Never mind all that; my paranoia kicked in. All I wanted was to get out the door and make sure no one had grabbed him. Irrational as hell? Yes, absolutely. But things happen. No matter that they are "isolated"; they still happen. Unbalanced women desperately want children. Pedophiles lurk everywhere, even in my secluded little corner of the woods. These things have been true for generations, giving rise to better security systems on maternity wards and state sex offender registries.

What has not been true for generations, however, is the fact that families and friends are more spread out than ever before, denying people of critical support systems. A "maiden aunt" had plenty of nieces and nephews to care for, and everyone knew - and told their kids to avoid - the "strange man" down the street. These days, the Internet has replaced those support systems - not just for family members, but for pedophiles too. It's so much easier to decide to assault a child when 1) no one knows who you really are*; 2) the chat room you're on effectively depersonalizes that child and 3) you've got other pedophiles telling you that you're normal and okay!

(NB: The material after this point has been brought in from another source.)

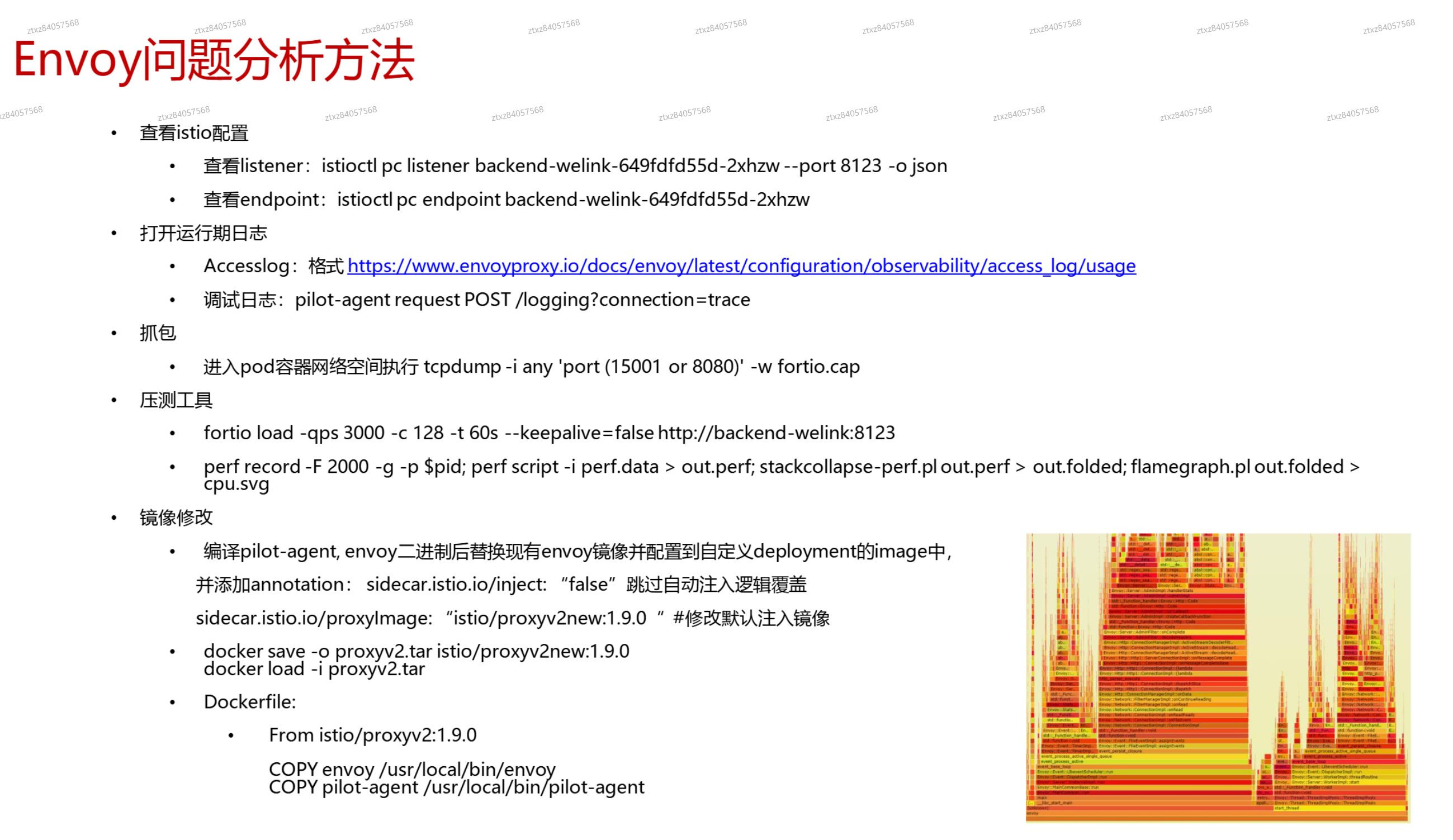 image-20241119213921110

While it's a sad fact that those bygone family support systems often covered up and glossed over in-family sexual and domestic violence, we do know so much more about those problems now that it is simply prudent to be vigilant. As for the rest of it? Well, I probably won't put knee pads on my boys every time they play outside. But I sure won't leave them alone, not until they are old enough to understand "stranger danger." A little paranoia, in my opinion, is worth it.

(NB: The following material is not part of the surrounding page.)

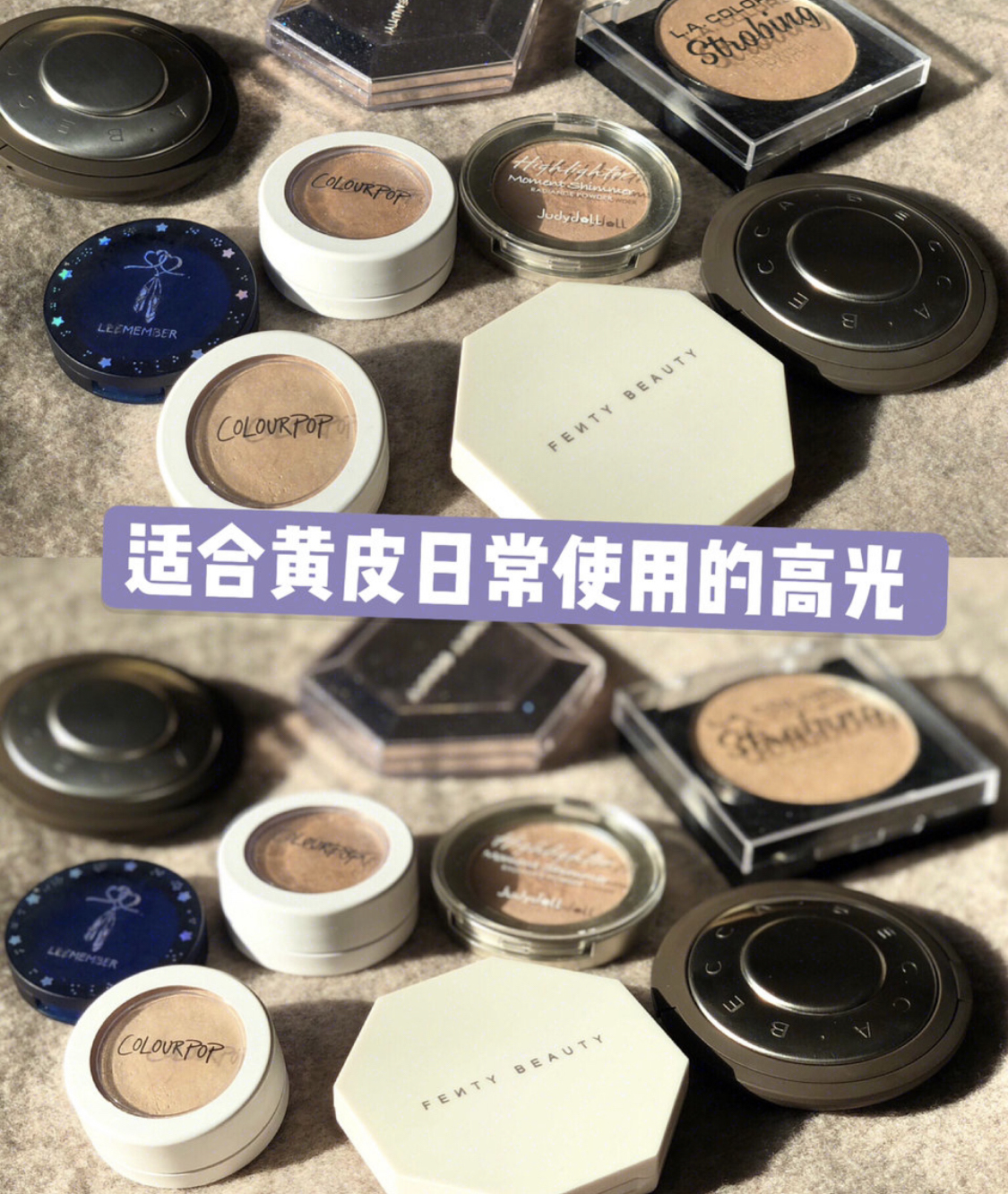 黄皮适合白色高光还是香槟色高光,适合黄皮的高光推荐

*This is why I am not in favor of laws that keep sex offenders out of towns altogether. Away from daycare centers and schools, certainly. But I'd much rather know who and where they are, than have them driven underground.

Labels:

5 Comments:

Anonymous norby said...

Get ready Christa because those paranoid feelings won't end either. I'm in my mid-thirties and my mother is panicking because she won't know what I'm doing while I'm in Ireland next month. She almost hyperventilated when I told her I was spending a weekend with two women I've been friends with online for over a year now. Never mind that she's going off to Italy and Greece while I'm gone-i mean, anything could happen to her there, what's a daughter to think? Like you say, eventually it goes both ways.

21/5/07 11:28 AM  
Blogger Christa M. Miller said...

Norby, that's too funny! I don't think parents look at us as able to be worried, at least not in the same way. Or they think they have to be strong for us forever and ever. Or they simply don't care what we think because they are finally free to do whatever they want. ROFL

Have a great time in Ireland, and hope your mom's time away is likewise fulfilling - and safe!!

23/5/07 10:07 AM  
Anonymous norby said...

When my mom and I went to London together I really saw a different side to my mother. I'm fairly certain that if I hadn't been there she might still be wandering Gatwick Airport looking for her luggage. My only consolation about Italy and Greece is that my dad and two of their friends will be with her. I know she'll have fun, she's just not happy if she's not worried about something.

23/5/07 10:53 AM  
Blogger Christa M. Miller said...

My mother-in-law is the same way - not happy unless worried. What a conundrum. I'm glad she's going with family and friends. Hope she forgets to be worried. And you, too.

23/5/07 9:01 PM  
Blogger pattinase (abbott) said...

having just endured the agony of the Madeleine McCann kidnapping on British TV, paranoia is just being sensible. Let it rip.